Where expr directory contains processed images and mask contains segmentation masks. The output of SPRM will be different, see https://github.com/hubmapconsortium/sprm .

Development

Code in this repository is formatted with black and isort, and this is checked via Travis CI.

A pre-commit hook configuration is provided, which runs black and isort before committing. Run pre-commit install in each clone of this repository which you will use for development (after pip install pre-commit into an appropriate Python environment, if necessary).

Building containers

Two Dockerfiles are included in this repository. A docker_images.txt manifest is included, which is intended for use in the build_docker_containers script provided by the multi-docker-build Python package. This package can be installed with

python -m pip install multi-docker-build

Release process

The master branch is intended to be production-ready at all times, and should always reference Docker containers with the latest tag.

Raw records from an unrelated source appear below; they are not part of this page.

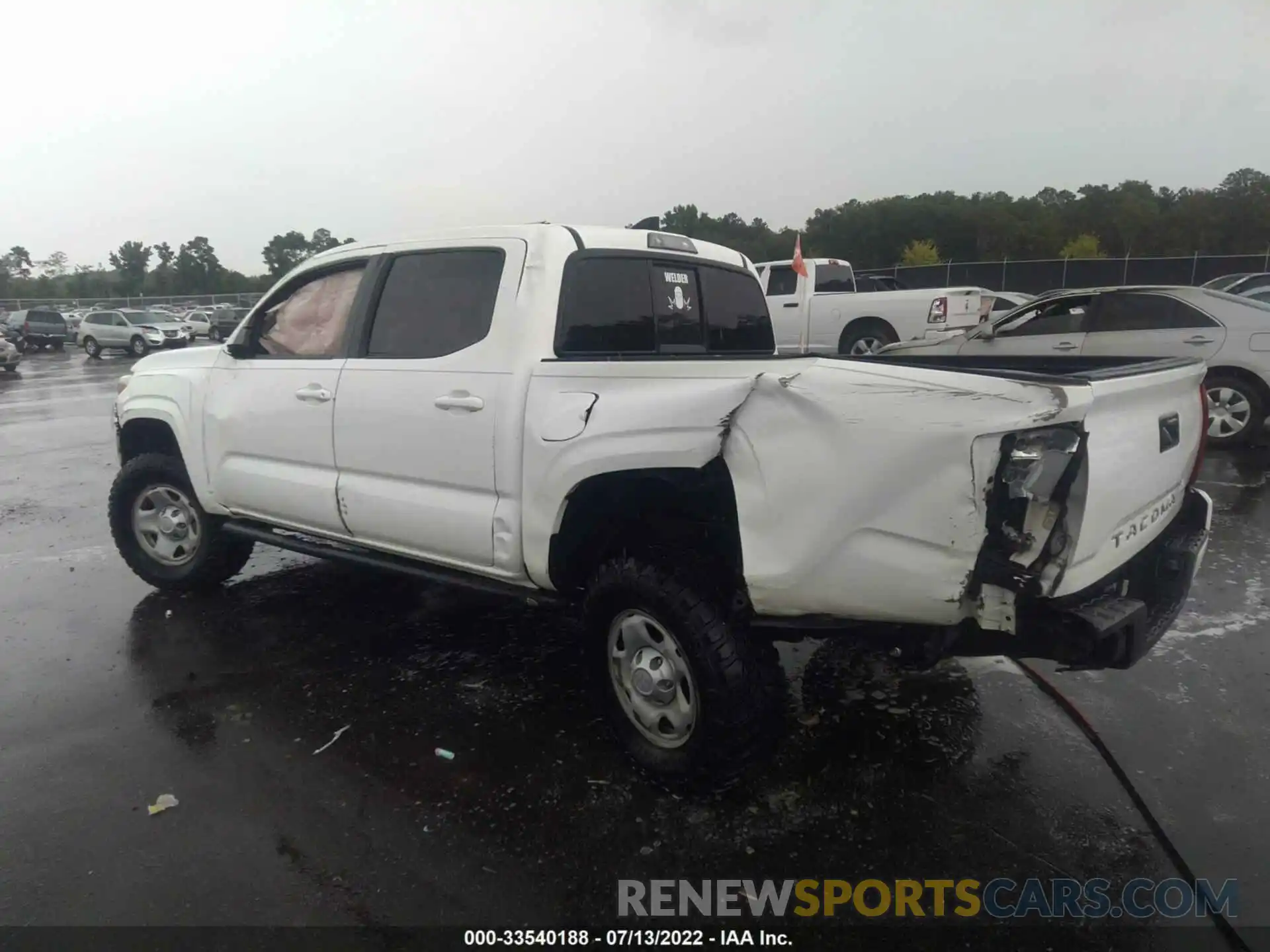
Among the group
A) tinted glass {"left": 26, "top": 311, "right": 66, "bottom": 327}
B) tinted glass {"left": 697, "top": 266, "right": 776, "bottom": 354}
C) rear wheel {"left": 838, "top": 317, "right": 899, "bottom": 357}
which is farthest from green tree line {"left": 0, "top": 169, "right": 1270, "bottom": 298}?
tinted glass {"left": 697, "top": 266, "right": 776, "bottom": 354}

Publication of tagged "release" versions of the pipeline is handled with the HuBMAP pipeline release management Python package. To release a new pipeline version, ensure that the master branch contains all commits that you want to include in the release, then run

tag_releae_pipeline v0.whatever

See the pipeline release managment script usage notes for additional options, such as GPG signing.